El cristiano debe vivir en una actitud de gratitud. Esto es válido para cualquier persona, pero en el caso de los que nos definimos como seguidores de Cristo ni siquiera tendría que ser algo discutible.
Sabemos que Dios nos ha dado multitud de dones. Entre ellos, a sí mismo. Que cada nuevo día es una ocasión de crecer en el conocimiento de Dios, de darle gloria cada uno en nuestra vida, en nuestra vocación particular. Siempre hay algún motivo para darle las gracias.
Porque, en el fondo, el problema es más nuestra actitud que lo que ocurra en el exterior.
Muchas veces vemos la gratitud como una especie de muestra de debilidad. Y sí, lo es. Somos débiles, no lo podemos todo ni de lejos.
Lo interesante es que, al reconocer esa debilidad, esa necesidad de Dios, de todo lo que nos da, de todo con lo que nos bendice, nos hacemos fuertes.
Pero fuertes en Él.
Además, la gratitud no es estar siempre sonriendo como un bobalicón que no se entera de nada. La vida a veces da golpes que te dejan tirado por los suelos. Sería absurdo suponer que, por vivir en una actitud de acción de gracias, tengamos que negar el dolor o el sufrimiento.
En absoluto. Eso no es tener gratitud. Ni siquiera es cristiano. Jesús no iba sonriendo lleno de alegría mientras le azotaban ni mientras cargaba con la cruz.
Sin embargo, la gratitud es una fuerza muy interesante: no es compatible con el miedo. Esto quiere decir que, si nos acostumbramos a vivir en gratitud, nuestro nivel de miedo va a reducirse necesariamente.
Pero claro, no puede ser tan solo una palabra para quedar bien o una especie de reconocimiento alejado de nosotros. No es tanto dar las gracias como ser agradecido. Es decir, agradecer con todo el ser, desde lo más profundo, reconociendo de verdad ese bien que procede de Dios.
Dentro de ese bien podemos y debemos incluir las lecciones aprendidas en nuestros malos momentos.
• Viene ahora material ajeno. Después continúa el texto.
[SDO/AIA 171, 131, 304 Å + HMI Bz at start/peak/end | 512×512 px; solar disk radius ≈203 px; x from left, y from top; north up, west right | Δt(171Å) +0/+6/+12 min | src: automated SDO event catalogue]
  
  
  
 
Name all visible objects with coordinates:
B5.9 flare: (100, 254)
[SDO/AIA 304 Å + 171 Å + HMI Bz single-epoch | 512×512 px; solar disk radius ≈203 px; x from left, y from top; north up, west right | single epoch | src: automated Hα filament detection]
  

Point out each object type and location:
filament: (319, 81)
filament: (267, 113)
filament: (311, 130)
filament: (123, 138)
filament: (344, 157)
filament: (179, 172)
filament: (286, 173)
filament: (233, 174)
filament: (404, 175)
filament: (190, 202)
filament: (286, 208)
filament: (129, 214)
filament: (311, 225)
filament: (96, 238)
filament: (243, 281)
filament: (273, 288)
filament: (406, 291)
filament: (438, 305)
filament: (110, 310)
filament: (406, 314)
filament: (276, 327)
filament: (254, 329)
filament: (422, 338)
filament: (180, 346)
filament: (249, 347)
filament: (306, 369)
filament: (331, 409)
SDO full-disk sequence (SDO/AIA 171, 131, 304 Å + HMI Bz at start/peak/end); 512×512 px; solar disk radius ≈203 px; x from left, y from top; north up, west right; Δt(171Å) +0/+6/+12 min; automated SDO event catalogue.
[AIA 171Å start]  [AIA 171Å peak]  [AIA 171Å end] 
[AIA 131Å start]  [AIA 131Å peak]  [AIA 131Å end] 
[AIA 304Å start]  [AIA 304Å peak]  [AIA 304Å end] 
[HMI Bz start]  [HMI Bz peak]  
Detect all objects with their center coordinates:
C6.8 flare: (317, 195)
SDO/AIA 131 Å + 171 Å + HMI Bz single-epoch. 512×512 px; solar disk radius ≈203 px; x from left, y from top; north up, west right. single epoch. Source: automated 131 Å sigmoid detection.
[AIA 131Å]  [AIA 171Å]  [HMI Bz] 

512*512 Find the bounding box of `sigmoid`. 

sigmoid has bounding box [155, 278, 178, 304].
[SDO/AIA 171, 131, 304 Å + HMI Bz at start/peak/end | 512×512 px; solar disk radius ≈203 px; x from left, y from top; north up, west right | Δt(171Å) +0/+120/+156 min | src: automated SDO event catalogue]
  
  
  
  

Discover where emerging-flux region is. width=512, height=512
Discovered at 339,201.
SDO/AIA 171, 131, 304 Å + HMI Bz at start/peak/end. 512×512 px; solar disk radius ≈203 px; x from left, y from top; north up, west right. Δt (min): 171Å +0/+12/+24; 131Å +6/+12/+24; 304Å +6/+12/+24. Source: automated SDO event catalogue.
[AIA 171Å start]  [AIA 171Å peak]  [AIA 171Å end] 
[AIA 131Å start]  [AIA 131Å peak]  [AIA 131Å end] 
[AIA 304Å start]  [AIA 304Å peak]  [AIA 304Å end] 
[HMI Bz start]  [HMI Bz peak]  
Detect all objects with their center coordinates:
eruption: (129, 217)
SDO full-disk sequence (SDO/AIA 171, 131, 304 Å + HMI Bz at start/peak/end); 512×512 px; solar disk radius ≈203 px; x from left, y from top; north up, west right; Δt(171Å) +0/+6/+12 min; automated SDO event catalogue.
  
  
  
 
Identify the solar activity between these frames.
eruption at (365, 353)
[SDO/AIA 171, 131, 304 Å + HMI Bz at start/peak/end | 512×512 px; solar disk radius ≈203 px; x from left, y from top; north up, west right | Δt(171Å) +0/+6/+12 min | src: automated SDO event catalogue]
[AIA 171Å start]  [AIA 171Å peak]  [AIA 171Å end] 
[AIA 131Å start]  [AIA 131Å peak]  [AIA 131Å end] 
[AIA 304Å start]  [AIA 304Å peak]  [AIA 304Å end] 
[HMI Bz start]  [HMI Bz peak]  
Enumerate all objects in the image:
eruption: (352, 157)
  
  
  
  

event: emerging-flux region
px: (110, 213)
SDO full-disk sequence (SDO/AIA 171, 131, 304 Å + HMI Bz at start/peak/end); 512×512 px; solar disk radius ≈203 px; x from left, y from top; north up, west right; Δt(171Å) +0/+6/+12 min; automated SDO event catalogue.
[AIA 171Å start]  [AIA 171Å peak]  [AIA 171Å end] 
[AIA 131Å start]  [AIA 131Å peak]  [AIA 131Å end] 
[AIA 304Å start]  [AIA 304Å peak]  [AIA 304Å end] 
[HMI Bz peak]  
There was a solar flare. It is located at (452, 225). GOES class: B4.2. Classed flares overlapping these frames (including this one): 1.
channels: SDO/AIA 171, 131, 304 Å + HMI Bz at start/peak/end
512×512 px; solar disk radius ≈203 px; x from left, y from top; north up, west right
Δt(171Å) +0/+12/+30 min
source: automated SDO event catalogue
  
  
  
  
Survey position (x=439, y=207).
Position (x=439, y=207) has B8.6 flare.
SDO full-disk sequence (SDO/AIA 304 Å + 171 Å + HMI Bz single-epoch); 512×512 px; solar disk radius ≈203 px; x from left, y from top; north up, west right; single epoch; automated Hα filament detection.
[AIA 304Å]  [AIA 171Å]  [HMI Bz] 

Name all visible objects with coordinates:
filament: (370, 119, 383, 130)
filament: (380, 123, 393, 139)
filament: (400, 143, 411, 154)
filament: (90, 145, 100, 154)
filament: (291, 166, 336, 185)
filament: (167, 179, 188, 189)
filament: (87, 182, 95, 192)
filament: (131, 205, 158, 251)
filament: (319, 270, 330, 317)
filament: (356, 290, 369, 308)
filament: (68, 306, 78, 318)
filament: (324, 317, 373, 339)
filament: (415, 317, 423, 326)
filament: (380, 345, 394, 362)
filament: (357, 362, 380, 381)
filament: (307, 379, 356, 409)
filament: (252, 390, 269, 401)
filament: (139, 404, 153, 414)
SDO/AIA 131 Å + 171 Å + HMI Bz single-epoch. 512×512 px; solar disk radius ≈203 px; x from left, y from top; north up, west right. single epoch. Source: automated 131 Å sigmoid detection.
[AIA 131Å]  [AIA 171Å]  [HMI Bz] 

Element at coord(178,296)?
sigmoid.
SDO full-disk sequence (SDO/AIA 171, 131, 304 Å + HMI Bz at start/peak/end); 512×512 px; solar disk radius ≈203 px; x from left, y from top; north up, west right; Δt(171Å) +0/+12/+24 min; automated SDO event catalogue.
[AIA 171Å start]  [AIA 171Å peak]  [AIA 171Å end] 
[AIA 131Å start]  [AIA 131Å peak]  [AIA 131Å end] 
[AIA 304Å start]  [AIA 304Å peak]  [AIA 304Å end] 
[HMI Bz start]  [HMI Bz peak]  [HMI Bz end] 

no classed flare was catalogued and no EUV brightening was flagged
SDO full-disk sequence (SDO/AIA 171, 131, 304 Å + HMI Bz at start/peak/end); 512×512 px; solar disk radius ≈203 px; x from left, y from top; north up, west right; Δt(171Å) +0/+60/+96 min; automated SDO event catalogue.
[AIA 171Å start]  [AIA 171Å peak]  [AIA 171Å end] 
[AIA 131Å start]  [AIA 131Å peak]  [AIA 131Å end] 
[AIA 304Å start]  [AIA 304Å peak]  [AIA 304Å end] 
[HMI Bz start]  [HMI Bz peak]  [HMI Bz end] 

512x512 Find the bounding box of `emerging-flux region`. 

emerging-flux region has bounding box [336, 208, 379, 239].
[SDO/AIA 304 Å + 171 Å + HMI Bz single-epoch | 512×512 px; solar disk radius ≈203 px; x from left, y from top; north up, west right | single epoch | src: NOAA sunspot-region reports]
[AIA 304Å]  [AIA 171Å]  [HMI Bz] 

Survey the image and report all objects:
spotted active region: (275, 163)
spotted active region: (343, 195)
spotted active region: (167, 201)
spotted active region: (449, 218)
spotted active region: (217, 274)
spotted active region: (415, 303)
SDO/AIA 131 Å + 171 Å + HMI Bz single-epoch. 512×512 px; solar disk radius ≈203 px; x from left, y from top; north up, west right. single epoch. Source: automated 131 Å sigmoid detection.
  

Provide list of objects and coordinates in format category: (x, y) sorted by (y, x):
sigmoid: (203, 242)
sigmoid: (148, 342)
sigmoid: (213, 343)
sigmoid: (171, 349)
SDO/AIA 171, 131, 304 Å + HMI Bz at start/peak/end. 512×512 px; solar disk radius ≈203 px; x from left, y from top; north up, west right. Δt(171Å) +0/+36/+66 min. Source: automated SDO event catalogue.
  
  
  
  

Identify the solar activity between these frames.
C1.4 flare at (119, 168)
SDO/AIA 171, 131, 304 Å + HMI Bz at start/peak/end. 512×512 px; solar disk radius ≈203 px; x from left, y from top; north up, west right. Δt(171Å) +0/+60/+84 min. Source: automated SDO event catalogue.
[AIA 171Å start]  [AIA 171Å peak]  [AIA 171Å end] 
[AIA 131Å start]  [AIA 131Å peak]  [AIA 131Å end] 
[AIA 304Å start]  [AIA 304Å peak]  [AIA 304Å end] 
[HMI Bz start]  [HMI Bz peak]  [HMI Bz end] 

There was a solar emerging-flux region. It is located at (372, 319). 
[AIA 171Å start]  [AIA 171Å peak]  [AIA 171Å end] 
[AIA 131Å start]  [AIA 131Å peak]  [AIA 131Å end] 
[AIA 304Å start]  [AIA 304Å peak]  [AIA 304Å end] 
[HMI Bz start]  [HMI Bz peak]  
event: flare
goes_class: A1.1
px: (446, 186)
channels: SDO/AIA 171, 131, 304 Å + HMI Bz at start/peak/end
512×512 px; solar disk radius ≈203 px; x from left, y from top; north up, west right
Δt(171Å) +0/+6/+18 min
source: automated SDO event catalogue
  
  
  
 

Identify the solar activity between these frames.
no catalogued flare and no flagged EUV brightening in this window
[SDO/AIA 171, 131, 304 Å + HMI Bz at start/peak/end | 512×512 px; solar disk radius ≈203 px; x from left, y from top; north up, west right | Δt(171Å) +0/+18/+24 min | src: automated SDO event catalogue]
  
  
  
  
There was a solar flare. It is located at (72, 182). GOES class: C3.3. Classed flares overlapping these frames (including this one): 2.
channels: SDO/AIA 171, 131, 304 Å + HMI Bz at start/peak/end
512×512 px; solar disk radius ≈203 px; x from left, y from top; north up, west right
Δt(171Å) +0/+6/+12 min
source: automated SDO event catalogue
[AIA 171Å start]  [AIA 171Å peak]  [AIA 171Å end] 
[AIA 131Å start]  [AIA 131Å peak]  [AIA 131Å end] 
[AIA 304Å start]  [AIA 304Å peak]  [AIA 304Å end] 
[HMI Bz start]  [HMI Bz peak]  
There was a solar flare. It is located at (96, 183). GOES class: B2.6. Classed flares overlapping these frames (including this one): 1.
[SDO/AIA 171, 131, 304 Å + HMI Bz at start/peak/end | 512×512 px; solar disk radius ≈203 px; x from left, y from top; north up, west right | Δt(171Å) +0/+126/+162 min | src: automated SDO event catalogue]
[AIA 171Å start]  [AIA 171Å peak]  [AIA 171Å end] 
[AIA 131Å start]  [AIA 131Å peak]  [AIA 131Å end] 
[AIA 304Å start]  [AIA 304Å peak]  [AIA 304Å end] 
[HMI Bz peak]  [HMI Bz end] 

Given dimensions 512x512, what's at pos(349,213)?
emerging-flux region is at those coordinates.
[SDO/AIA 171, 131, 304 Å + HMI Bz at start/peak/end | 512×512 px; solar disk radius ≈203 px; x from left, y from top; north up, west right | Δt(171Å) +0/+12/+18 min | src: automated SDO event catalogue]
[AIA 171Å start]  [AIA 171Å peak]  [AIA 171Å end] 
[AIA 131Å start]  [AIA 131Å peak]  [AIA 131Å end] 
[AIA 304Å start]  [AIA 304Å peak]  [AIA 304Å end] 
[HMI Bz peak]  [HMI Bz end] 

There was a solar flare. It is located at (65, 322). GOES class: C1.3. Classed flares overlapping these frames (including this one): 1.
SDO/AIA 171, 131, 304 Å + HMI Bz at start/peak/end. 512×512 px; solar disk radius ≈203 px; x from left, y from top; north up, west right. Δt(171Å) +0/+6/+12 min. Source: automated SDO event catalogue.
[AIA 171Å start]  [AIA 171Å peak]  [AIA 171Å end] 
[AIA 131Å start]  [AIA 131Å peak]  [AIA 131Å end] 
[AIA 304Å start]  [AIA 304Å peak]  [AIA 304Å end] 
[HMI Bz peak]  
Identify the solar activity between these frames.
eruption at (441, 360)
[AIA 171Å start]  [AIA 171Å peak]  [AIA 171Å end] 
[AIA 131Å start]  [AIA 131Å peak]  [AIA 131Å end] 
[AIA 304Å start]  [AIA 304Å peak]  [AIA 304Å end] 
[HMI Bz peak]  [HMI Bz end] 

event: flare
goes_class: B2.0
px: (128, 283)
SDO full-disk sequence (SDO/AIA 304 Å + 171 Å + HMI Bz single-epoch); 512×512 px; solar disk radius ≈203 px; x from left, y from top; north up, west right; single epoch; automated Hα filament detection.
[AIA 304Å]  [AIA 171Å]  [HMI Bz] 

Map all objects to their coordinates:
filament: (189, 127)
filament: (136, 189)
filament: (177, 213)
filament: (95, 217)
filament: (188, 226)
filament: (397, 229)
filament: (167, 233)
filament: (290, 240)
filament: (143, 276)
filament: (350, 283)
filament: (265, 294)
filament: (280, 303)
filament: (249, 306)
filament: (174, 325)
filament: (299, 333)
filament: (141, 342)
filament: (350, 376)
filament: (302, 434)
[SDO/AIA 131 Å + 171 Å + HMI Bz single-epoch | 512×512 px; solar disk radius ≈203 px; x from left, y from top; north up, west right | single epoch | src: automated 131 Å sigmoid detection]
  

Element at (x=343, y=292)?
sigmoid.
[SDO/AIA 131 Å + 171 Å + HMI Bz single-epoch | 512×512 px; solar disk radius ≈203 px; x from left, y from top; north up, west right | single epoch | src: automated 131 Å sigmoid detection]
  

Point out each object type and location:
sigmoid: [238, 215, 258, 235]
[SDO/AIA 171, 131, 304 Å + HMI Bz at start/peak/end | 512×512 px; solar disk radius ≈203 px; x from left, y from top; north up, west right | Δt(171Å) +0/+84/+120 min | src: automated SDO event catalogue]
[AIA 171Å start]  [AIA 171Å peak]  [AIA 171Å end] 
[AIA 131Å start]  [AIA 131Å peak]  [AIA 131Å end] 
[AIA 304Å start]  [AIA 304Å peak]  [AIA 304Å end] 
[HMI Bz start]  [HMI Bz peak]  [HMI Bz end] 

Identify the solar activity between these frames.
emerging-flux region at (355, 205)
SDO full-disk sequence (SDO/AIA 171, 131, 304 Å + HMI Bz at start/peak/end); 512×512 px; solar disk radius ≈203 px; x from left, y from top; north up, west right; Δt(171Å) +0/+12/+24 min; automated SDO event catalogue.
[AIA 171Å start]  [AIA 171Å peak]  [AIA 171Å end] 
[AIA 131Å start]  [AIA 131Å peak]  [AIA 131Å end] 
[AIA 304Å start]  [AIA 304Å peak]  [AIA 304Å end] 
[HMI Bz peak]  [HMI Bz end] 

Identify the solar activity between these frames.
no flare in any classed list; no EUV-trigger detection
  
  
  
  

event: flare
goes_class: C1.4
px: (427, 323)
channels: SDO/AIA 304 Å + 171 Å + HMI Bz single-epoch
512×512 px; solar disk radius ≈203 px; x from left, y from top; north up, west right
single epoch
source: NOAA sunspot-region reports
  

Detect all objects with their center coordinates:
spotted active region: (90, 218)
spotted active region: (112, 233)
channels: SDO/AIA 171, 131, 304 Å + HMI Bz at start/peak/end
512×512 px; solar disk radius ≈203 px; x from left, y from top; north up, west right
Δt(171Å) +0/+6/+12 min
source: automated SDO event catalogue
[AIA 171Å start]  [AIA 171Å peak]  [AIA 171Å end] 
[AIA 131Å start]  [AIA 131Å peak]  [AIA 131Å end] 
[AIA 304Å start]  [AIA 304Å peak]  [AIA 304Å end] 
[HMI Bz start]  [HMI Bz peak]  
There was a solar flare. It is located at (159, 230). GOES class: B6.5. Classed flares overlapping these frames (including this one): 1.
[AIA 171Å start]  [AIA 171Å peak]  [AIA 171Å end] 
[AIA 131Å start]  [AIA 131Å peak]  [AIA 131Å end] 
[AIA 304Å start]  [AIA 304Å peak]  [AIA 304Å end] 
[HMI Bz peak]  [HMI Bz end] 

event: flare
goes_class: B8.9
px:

Porque, si estamos abiertos a Dios, nos daremos cuenta de que todo sirve para nuestro bien. Y, por tanto, de un mal podemos sacar algo que nos impulse hacia Él. Que nos haya servido para mejorar como personas.
Cada uno tiene sus historias. Yo, por ejemplo, recuerdo cómo la muerte de uno de mis hermanos me llevó a volver a Dios y a la Iglesia. Cómo vivir años con ansiedad me ha llevado a descubrir herramientas para mejorar mi calidad de vida y la de los demás. Cómo, a partir de la oscuridad, la luz acababa emergiendo de donde no parecía posible que lo hiciera.
Te voy a recomendar un par de ejercicios muy sencillos para que los hagas todos los días. Ya verás cómo te ayudan a vivir en mayor presencia de Dios y en gratitud. Te pueden transformar la vida: lo digo por experiencia.
El primero: nada más despertarte, antes de hacer cualquier otra cosa (excepto parar el despertador, claro), piensa en al menos tres cosas por las que das las gracias a Dios. Siente esa gratitud invadirte el corazón, el alma, el ser.
¿Por qué nada más despertarte? Porque ese va a ser el motor para el resto del día. Le estás diciendo a tu mente que estás agradecido y que quieres seguir estándolo. Y tu mente te ayudará a encontrar a lo largo del día más motivos para la gratitud.
El segundo: hacer lo mismo antes de irte a dormir. De esta manera rememorarás esos momentos que te has ido encontrando o los descubrirás, si no los has visto antes. Siempre hay algo que agradecer, aunque solo sea el aire que respiras.
Pero recuerda: sé agradecido de verdad. No un simple gracias y ya está, ya he cumplido. Eso no es agradecimiento.
Haz esos ejercicios y descubrirás la mano de Dios en tu vida.